# 記事
1945年夏。日本は第2次世界大戦のまっただなか、そしてその戦いは佳境を迎えていました。京都帝国大学の学生である石村修(柳楽優弥)は、国からの命を受けて教授らと共に原子爆弾について研究を開始。 そんなとき、彼のもとに家を失ってしまった幼馴染の世津(有村架純)と、戦地から一時帰宅した弟の裕之(三浦春馬)が訪れ久しぶりの再会を果たすことになります。 戦時下の先が見えない日本で、それでも何とか前を向こうとする3人の若者たち。果たして彼らは、どんな未来を迎えることになるのでしょうか。

映画『太陽の子』の結末までのネタバレあらすじ

【起】日本がおこなっていた「原爆研究」

# 提供情報
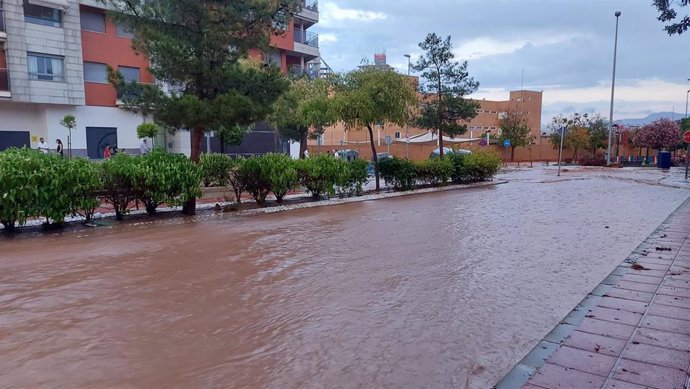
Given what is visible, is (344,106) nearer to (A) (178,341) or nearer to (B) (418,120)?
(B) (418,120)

---

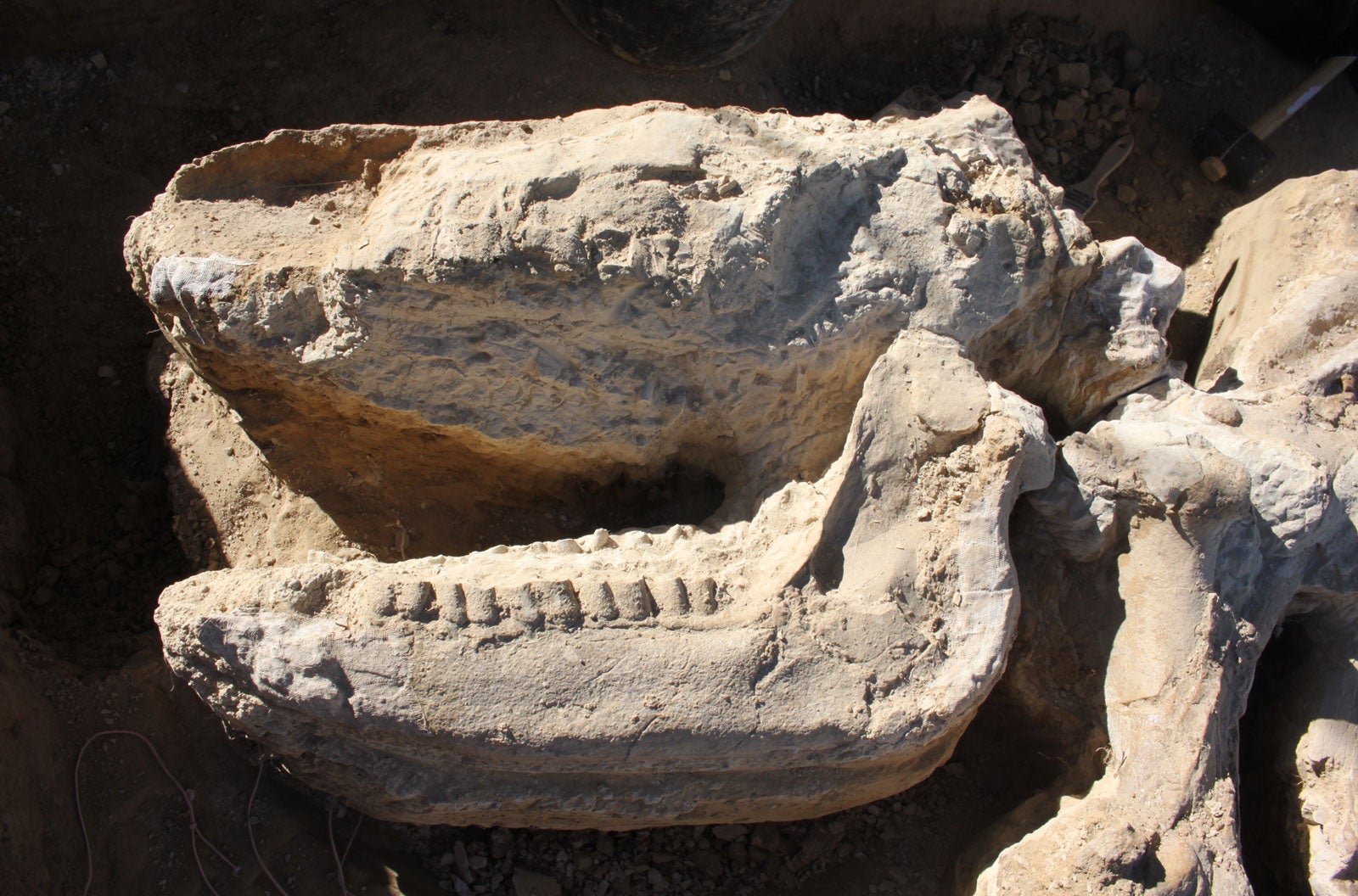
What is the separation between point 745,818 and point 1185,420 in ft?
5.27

# 設問
記事について答えてください。
1. 物語の舞台は何年の夏ですか？
2. 石村修はどの大学の学生ですか？
3. 戦地から一時帰宅した修の弟の名前は何で、誰が演じていますか？
記事に書かれている内容だけを根拠にしてください。

# 解答
1. 1945年
2. 京都帝国大学
3. 裕之で、三浦春馬が演じています。